The window and door at the end of the porch were Nana's.  The two end windows are Aunt Jean's and mine.
 First floor family room windows, second floor mine and Kevin's.
 Basement stairs and window over the butler's pantry sink.
 My bathroom and the small WC window on the second floor.
 Laundry room, small bath (my daughter peeking in) and two kitchen windows three powder room and front hall windows. 
 Half bath and hall windows.
 Carriage house
 Back paddock, wild and over grown.
The house next door was Curtain's house now with new owners and in very good shape.   Totally restored and lovely but that too was knocked down.
Here's the replacement built in 2001:  two story,  6793 sq ft on 1.62 acres estimated value $2,918,935.  The building bottom right is the carriage house/garage from the Casino.  Looks like they've added on.

For what they spent they could have rehab-ed and had some history.  Just monstrous.  They did leave the side hedge between the old Casino property.
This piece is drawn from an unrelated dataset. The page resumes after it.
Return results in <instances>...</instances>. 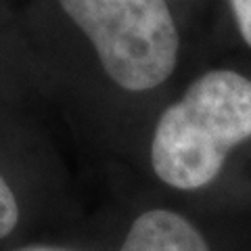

Property Details new house on property 


  1. Dear Pat,
    I only wish my parent's were alive so that they could read this. We always wondered what the 3rd floor was like and now we know. Your floor plans and pictures had me walking down memory lane with tears in my eyes - seriously! I also learned how we came upon the house...we were neighbors with Mr. Schneider when we seasonally rented on Plaza Ct in 1963. He and my dad were very friendly. Thank you for the memories Pat! I'd love to point people to your blog - is that OK

  2. Dear Pat:
    Thank you for your research and sharing your memories.
    While, I only visited the house twice, I shall always remember it. It sickens me to think it was destroyed.
    Best regards

  3. Watching those horrific waves at the beach was such a remarkable period of growing up there. I was 12 in 1960 so I remember stopping to watch the waves when I was delivering newspapers on Elberon Ave(lived on SouthLincoln at StrattonPl).